Charles-Pierre Chais (1701–1785) was a Genevan pastor, who spent much of his life in The Hague. He completed a Bible translation in French; however, it derived with commentary from English-language sources.

==Life==
Chais was born in Geneva in January 1701. He was the son of Jean-François Chais and Alexandrine Maurice. He studied theology in Geneva, and then travelled in France, Germany, and Holland from 1724, when he was ordained, to 1728.

Chais was pastor of the Walloon Church at The Hague from 1728 and for the rest of his life. He also acted as a diplomat. With François Fagel (1659–1746), he saw that Geneva was included in the Treaty of Vienna (1738), at the end of the War of the Polish Succession. Again, in the War of the Austrian Succession, he had the help of Fagel in heading off a Spanish army, that was threatening Geneva in September 1742. His portrait in pastel was taken by Jean-Étienne Liotard.

Chais was a member of the Holland Society of Sciences from 1753. He died at The Hague in 1785.

== Works ==
From 1742, Chais published volumes of a French Bible commentary, La Sainte Bible, ou le vieux et le nouveau testament avec un commentaire littéral composé de notes choisies et tirées de divers auteurs anglois. A seventh volume appeared in 1790, edited by Archibald Maclaine. According to the front matter, the French text is based on the translation of David Martin.

Other works were:

- Le sens littéral de l'écriture sainte, 1751, 3 volumes, translated from the English of Thomas Stackhouse
- Lettres historiques et dogmatiques sur les Jubilés et les indulgences à l'occasion du Jubilé Universel célébré à Rome, 1751
- Théologie de l'Écriture Sainte, ou la Science du Salut, 1752, 2 volumes
- Essai apologétique sur la méthode de communiquer la petite vérole par inoculation, 1754. Chais paid close attention to the Journal Brittanique edited by Matthieu Maty; and noted in it a review of a 1752 sermon by Isaac Maddox in favour of inoculation, given at the London Smallpox and Inoculation Hospital run by Edward Jenner. He wrote this early tract to promote inoculation, and became an authority on the subject.
- Catéchisme historique et dogmatique, 1755, La Haye.

Sermons were published posthumously, starting with Sermons sur divers textes de l'Ecriture sainte (1787).

Chais translated as Les mœurs anglais (1758) John Brown's Estimate of the Manners and Principles of the Times (1757). With others, he edited the periodical Bibliothèque des Sciences et des Beaux Arts that was published at The Hague, from 1754 to 1778.

==Family==
Chais married in 1734 Wilhelma Antonia Pauw. Their daughter Esther Wilhelmina Chais (1736–1789), married Archibald Maclaine, minister at the English Church in The Hague, in 1758.

Records:

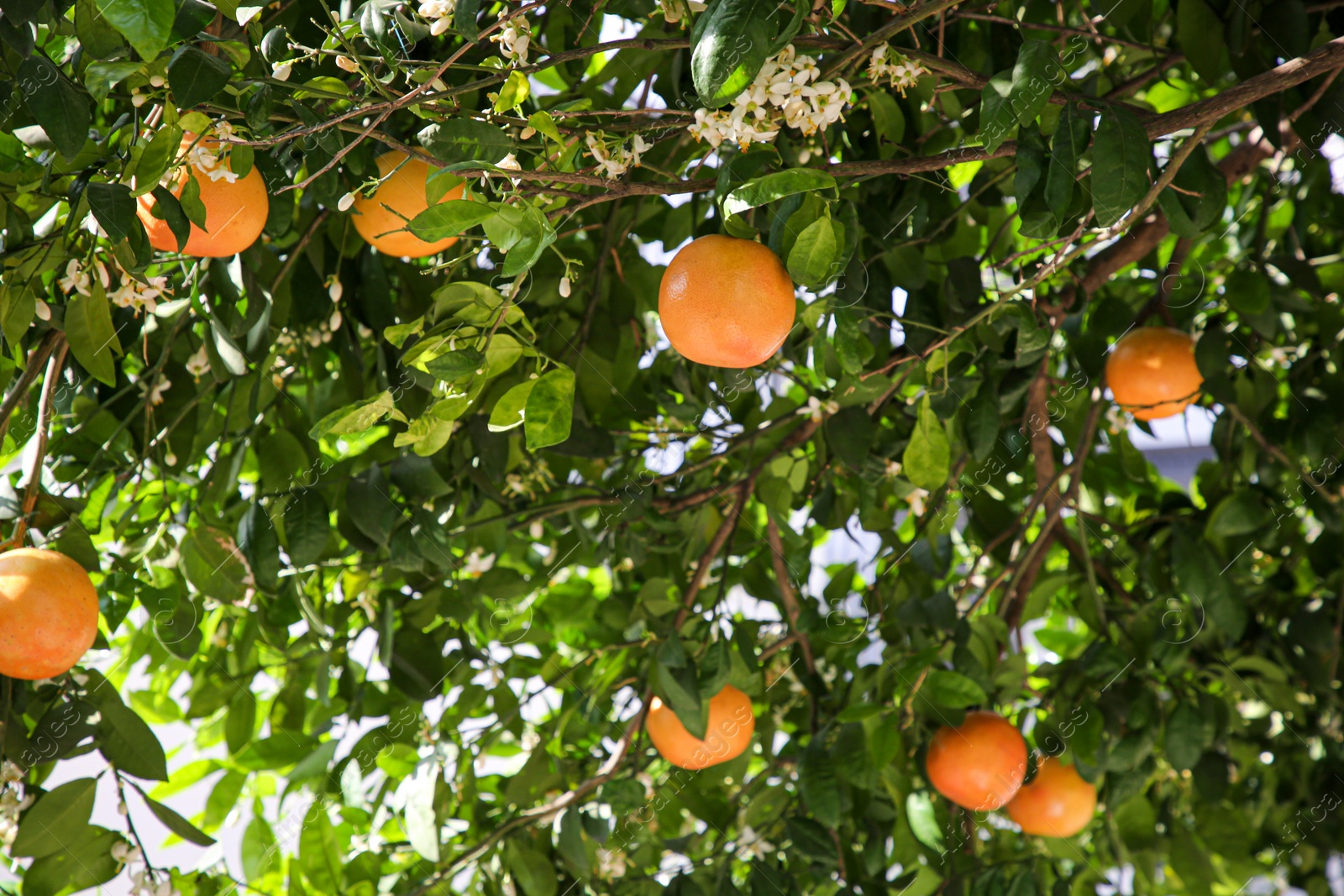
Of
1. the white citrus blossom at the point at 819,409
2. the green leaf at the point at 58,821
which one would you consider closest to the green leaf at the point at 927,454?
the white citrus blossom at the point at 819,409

==

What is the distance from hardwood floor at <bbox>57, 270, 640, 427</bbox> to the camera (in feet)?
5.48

Using the information:
[A] In the text on Charles-Pierre Chais, why did Chais write the Essai apologétique sur la méthode de communiquer la petite vérole par inoculation?
[B] Write out the passage of the text on Charles-Pierre Chais from "Sermons were published" to "Hague, in 1758.".

Answers given:
[A] He wrote this early tract to promote inoculation against smallpox.

[B]
Sermons were published posthumously, starting with Sermons sur divers textes de l'Ecriture sainte (1787).

Chais translated as Les mœurs anglais (1758) John Brown's Estimate of the Manners and Principles of the Times (1757). With others, he edited the periodical Bibliothèque des Sciences et des Beaux Arts that was published at The Hague, from 1754 to 1778.

==Family==
Chais married in 1734 Wilhelma Antonia Pauw. Their daughter Esther Wilhelmina Chais (1736–1789), married Archibald Maclaine, minister at the English Church in The Hague, in 1758.